The example of the “myxobacter” species of bacteria was used in a presentation I saw a couple of years ago at David Gurteen’s 3rd Knowledge Management Conference, at which David Snowden’s management of complexity was a main theme. [Blogged earlier]. I couldn’t be sure who’s presentation it was and I was unable to track down the original slides, so I did a bit of web research myself. Someone over on MoQ-Discuss wanted a real life example of “emergence” …. this is what I posted a few days ago …
Is it a bacterium, is it a worm, is it a mushroom ?
In an earlier thread when I was trying to explain emergence, I made a passing reference to a particular bacterial lifecycle that produces some very strange emergent effects from many “atomic” individuals, that look very much a higher form of purposeful life. Those bacteria are a group called Myxobacter, and there are several different species that all exhibit variations on this lifecycle.
(1) As bacteria, their normal single-celled life is to sit around in their nutrient medium and multiply individually (vegetatively) by cell division. Drop a few specimens on an agar Petri-dish, and they grow into a spreading slimy mass on the surface. Situation normal.

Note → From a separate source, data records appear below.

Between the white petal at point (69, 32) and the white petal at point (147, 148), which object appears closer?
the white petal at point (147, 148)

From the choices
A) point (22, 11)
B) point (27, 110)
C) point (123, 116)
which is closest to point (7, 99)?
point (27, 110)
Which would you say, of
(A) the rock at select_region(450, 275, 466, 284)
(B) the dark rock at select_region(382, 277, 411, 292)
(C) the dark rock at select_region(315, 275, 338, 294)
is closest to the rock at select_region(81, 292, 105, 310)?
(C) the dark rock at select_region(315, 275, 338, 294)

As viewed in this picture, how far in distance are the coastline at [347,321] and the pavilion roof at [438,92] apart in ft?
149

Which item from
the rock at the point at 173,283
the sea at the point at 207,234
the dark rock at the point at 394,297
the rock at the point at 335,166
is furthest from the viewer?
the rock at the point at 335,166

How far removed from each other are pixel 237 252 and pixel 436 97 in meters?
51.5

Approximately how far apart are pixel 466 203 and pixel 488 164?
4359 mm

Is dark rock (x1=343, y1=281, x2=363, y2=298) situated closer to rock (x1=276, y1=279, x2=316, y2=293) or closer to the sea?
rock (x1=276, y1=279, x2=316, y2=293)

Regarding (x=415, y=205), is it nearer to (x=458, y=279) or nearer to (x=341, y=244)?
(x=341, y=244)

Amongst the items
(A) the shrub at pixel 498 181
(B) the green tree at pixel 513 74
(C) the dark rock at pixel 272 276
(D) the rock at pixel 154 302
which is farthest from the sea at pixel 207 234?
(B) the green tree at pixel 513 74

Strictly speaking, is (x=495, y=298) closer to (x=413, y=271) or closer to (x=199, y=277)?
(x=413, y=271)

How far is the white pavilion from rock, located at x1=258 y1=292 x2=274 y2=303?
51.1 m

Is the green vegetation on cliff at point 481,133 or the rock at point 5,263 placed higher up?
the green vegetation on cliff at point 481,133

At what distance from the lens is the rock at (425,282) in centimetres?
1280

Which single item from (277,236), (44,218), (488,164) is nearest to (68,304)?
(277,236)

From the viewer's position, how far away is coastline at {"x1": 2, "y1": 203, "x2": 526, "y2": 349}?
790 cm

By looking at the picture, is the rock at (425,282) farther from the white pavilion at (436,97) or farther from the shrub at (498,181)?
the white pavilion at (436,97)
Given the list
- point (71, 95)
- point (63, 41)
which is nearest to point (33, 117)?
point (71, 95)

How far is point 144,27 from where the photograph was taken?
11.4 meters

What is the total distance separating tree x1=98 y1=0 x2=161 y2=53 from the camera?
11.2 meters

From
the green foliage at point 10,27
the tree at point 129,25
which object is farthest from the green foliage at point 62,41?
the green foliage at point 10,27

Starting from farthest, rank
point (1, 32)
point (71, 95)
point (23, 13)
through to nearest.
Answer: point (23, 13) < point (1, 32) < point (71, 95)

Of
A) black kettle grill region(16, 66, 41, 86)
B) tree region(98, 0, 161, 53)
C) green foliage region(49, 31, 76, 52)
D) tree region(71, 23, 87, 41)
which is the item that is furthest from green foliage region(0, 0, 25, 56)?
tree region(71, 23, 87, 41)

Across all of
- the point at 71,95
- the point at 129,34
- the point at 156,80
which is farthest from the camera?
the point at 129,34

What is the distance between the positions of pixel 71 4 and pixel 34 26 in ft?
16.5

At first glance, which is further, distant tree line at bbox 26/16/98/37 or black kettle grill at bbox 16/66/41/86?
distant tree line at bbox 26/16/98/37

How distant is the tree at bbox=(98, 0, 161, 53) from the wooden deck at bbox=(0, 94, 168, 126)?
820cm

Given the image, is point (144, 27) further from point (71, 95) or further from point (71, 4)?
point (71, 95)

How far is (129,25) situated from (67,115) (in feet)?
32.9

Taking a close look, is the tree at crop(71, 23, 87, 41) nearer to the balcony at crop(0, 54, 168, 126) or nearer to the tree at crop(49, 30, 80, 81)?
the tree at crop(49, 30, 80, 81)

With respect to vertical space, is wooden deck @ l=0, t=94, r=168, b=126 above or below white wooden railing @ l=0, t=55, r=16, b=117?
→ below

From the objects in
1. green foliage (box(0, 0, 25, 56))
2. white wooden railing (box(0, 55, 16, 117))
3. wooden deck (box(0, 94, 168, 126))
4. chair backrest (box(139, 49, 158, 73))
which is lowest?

(2) When they hit limits to nutrients (ie they “sense” starvation) “they” do some funny things collectively.
(3) They start to “collaborate” – they start to “move” in blobs en-mass – sometimes the motion is wavelike – like a flat caterpillar – sometimes sliding like a slimy worm or slug – as if looking to find more nutrients.
(4) If they continue to starve, they (collectively) try a different strategy. They stop travelling and form fruiting bodies and lift them up on stalks – like a mushroom made of zillions of collaborating individuals – they individually start to specialize in their roles in the collective whole. When ready, the fruiting bodies burst and release spore-like individuals into the environment.
(5) Some lucky individuals land somewhere moist and nutritious, and the cycle starts over again from (1)
The question that seems to raise itself is … Clearly the single celled-bacteria are already alive in our biological sense, but as individuals have have no complex structures like brains, nervous systems, or even primitive limbs for locomoton, such as we might find in higher order living things.
Is that purposeful quest for nutrition, and the strategies for moving and dispersing to find it, inherent in each individual, or is it emergent from the complex arrangement and interaction of the collection ?
As one commenter pointed out that behaviour is very close to that of the developing human zygote, rather than that of single-celled individuals.